EXERCISE GOAL: Reproduce only the lines that run from the line with "Among these —" to the last line of the material, both ends included, exactly as they appear.

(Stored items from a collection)
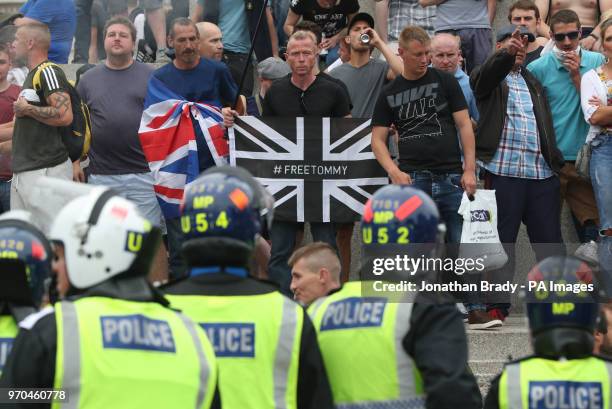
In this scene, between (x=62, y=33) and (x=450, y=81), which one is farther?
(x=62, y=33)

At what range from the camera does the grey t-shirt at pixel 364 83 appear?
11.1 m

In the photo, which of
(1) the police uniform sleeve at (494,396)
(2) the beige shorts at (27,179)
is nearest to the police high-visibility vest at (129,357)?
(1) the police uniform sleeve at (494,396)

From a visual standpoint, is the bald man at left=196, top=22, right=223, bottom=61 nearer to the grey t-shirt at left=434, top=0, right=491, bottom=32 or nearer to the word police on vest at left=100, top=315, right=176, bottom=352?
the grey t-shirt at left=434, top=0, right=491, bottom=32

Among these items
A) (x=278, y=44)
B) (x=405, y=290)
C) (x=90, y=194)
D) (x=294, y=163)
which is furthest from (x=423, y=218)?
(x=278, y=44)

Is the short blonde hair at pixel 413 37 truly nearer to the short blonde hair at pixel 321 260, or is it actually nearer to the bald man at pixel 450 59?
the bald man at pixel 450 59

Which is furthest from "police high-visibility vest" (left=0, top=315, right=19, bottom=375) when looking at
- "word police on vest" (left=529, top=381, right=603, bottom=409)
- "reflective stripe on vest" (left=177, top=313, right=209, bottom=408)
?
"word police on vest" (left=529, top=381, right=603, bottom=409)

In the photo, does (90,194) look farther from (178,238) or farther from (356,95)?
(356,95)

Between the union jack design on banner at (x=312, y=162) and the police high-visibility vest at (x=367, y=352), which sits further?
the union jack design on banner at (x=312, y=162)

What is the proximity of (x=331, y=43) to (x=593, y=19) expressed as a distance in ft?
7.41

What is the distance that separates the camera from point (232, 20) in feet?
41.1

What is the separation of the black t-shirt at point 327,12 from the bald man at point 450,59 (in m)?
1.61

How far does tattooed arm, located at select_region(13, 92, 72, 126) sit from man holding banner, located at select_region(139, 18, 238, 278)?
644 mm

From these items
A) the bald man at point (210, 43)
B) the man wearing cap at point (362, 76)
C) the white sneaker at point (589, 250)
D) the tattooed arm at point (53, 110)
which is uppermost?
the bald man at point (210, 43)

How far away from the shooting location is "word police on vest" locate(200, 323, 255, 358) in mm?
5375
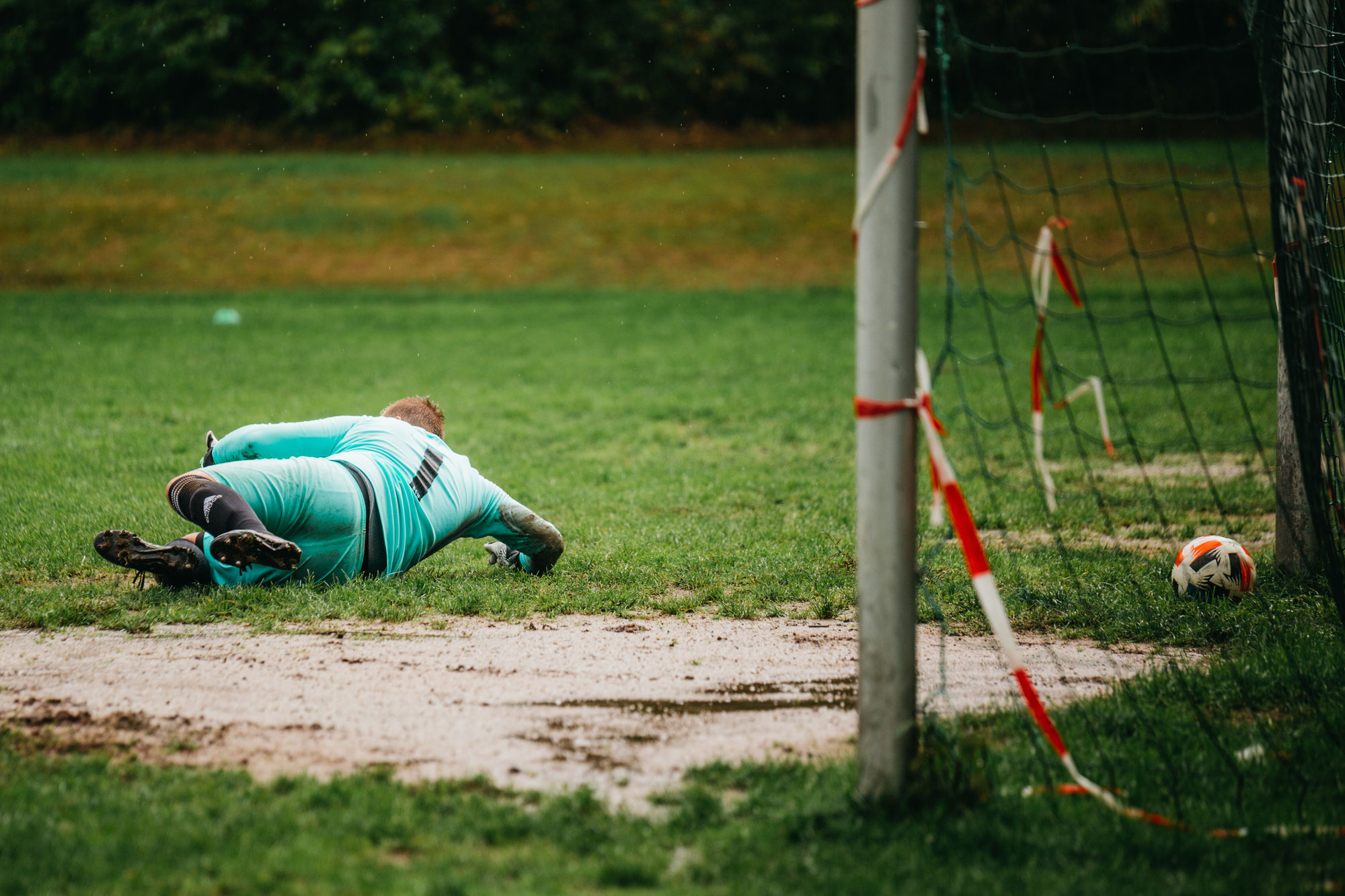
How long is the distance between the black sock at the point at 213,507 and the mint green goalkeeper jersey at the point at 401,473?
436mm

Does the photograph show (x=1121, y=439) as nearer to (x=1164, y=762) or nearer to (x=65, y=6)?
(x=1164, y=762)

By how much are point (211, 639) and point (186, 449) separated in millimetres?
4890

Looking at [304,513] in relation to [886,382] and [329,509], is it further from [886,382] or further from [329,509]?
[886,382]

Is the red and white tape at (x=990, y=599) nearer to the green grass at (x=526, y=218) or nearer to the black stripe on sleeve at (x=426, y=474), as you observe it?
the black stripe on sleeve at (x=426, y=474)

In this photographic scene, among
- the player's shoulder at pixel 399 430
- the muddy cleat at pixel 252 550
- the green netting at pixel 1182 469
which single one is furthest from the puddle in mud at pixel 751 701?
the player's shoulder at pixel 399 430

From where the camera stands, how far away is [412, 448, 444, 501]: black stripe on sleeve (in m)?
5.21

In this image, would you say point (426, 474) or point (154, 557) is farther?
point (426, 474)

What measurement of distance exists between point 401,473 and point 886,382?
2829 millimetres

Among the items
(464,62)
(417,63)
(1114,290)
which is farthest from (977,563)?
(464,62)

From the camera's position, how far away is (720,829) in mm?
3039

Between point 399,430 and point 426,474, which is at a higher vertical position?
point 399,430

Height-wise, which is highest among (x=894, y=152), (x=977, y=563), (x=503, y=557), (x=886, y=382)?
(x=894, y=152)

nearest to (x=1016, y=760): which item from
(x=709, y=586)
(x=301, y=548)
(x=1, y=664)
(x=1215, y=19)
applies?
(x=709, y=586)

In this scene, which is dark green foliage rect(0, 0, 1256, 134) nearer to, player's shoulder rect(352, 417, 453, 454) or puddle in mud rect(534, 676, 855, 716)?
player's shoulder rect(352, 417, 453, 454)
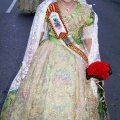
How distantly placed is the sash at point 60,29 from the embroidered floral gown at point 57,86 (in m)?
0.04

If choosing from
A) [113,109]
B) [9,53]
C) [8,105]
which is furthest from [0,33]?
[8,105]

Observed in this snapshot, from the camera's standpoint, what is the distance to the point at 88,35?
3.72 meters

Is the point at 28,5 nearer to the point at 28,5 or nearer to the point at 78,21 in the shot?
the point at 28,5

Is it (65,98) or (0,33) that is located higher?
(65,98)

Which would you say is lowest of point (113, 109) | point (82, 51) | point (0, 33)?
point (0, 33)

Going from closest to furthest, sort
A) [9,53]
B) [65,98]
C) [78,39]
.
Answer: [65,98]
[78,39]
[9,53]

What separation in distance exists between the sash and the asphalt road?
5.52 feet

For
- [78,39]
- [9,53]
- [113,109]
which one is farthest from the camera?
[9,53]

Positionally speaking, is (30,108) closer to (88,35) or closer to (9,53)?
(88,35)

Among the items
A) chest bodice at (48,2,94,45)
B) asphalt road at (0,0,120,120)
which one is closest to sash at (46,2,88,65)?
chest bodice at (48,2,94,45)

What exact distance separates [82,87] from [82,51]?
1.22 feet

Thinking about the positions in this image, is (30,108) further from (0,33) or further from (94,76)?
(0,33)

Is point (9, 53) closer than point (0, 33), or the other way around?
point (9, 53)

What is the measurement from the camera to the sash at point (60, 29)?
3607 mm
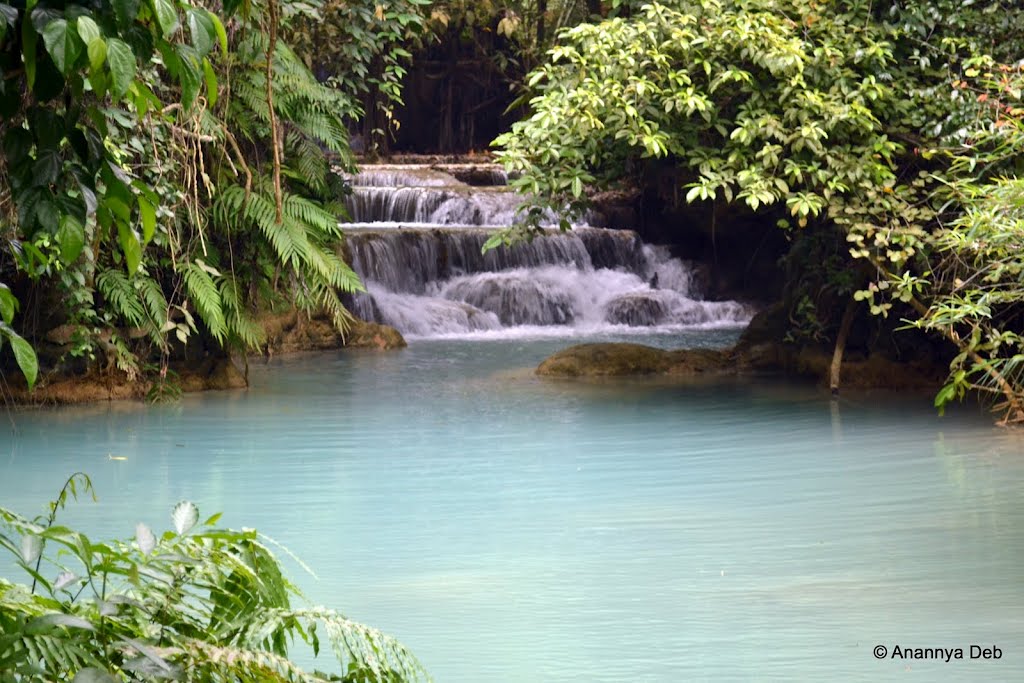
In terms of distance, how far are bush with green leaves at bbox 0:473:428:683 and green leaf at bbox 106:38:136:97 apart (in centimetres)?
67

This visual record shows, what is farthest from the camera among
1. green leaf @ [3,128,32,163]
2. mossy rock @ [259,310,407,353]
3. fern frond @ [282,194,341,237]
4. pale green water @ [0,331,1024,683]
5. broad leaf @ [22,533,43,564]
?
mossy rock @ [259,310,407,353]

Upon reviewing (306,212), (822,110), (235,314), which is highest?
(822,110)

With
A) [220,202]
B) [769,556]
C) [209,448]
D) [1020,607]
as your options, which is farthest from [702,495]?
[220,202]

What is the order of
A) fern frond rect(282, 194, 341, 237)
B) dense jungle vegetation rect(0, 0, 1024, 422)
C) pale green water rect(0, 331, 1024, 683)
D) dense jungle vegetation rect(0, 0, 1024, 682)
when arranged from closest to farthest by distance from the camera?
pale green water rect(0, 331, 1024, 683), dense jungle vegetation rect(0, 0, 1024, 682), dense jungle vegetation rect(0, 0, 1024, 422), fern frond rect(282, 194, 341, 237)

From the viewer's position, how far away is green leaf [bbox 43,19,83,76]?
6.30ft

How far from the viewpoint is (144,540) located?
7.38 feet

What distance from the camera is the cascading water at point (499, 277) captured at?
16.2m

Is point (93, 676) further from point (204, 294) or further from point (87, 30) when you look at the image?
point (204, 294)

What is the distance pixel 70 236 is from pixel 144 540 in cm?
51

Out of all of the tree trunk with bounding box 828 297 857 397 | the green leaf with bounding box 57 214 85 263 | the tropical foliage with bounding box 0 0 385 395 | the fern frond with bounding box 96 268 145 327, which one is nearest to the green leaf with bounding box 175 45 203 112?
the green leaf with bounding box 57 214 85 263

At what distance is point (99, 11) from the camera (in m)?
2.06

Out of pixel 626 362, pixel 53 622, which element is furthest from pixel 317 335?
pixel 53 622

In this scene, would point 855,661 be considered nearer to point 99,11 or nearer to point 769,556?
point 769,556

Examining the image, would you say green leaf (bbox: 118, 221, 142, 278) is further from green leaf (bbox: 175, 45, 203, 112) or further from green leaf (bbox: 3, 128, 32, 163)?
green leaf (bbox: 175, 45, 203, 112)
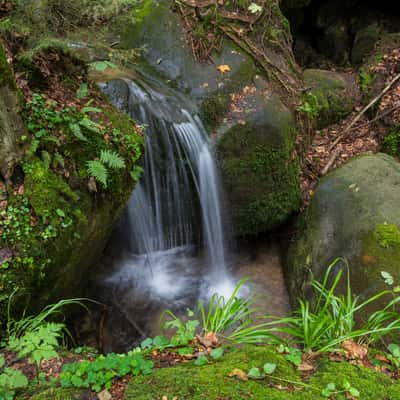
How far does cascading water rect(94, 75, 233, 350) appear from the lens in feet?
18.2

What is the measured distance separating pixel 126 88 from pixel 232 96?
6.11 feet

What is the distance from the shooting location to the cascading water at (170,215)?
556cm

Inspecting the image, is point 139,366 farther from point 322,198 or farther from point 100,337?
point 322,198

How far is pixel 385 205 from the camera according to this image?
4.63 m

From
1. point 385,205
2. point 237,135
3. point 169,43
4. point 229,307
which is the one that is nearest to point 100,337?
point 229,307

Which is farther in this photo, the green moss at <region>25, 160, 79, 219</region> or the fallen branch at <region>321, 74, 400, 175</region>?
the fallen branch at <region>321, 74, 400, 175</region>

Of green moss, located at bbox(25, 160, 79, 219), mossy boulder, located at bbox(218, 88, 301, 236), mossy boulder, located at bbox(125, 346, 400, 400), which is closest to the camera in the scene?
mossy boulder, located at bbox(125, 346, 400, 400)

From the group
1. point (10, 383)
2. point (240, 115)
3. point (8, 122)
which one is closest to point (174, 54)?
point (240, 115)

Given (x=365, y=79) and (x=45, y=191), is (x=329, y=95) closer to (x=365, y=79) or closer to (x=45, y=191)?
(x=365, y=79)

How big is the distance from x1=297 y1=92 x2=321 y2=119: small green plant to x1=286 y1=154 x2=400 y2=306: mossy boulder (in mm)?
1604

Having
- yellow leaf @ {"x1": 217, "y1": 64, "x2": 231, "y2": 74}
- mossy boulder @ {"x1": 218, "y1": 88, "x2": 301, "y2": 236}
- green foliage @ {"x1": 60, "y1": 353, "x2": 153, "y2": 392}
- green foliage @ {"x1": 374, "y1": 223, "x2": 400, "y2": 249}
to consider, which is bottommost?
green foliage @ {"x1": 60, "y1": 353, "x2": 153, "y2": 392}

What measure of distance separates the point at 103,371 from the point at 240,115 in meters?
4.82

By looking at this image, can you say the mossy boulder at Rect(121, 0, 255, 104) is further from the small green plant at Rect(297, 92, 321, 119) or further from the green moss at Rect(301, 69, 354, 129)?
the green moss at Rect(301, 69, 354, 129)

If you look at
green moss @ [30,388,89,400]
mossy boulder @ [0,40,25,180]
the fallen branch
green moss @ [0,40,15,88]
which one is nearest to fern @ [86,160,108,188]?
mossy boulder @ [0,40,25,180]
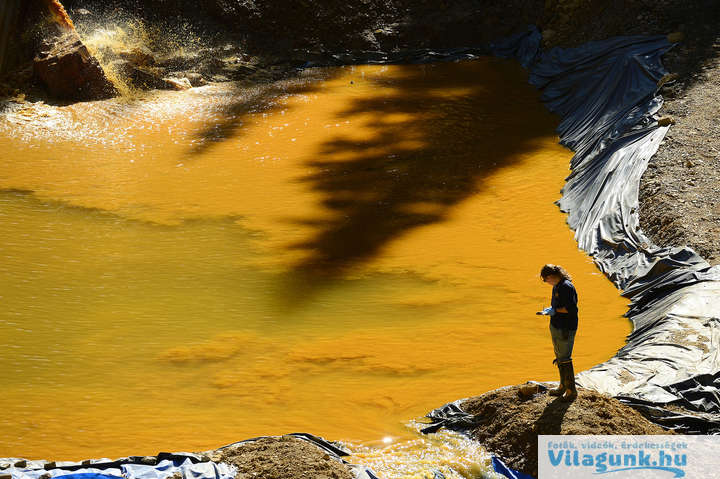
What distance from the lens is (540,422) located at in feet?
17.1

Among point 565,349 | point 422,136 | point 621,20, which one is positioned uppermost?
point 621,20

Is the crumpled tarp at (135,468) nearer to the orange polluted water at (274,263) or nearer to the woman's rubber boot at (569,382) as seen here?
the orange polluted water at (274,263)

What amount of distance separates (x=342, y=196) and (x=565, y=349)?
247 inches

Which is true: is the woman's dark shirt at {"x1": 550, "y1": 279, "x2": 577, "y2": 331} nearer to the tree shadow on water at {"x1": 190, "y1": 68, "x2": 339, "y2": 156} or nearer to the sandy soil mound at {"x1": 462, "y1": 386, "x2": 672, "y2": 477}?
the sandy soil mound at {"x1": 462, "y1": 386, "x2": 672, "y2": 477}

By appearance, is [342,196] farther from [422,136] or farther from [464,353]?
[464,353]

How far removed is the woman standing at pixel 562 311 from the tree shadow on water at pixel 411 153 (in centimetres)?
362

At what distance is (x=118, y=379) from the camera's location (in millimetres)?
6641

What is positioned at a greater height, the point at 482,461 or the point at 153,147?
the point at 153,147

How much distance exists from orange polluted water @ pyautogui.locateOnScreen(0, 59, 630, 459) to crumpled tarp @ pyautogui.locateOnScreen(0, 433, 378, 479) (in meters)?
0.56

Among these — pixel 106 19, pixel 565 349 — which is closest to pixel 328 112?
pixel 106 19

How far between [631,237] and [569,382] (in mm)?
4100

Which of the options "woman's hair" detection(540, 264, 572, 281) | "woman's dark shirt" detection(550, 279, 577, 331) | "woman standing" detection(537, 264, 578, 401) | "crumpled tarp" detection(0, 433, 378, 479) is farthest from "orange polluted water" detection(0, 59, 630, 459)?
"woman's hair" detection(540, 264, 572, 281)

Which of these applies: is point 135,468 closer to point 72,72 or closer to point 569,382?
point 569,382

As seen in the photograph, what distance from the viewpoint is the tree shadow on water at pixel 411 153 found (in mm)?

WRITTEN REPLY:
Among these — pixel 106 19, pixel 565 349 — which is closest to pixel 328 112?
pixel 106 19

How far between [631,237] and [569,382] (in mm)?
4100

Which of the options "woman's hair" detection(540, 264, 572, 281) | "woman's dark shirt" detection(550, 279, 577, 331) | "woman standing" detection(537, 264, 578, 401) | "crumpled tarp" detection(0, 433, 378, 479) is farthest from "orange polluted water" detection(0, 59, 630, 459)?
"woman's hair" detection(540, 264, 572, 281)

Which of these applies: is point 135,468 closer to point 72,72 or closer to point 569,382?
point 569,382

As seen in the photograph, what distance from the viewpoint is the tree shadow on water at pixel 411 153 found (in mm)?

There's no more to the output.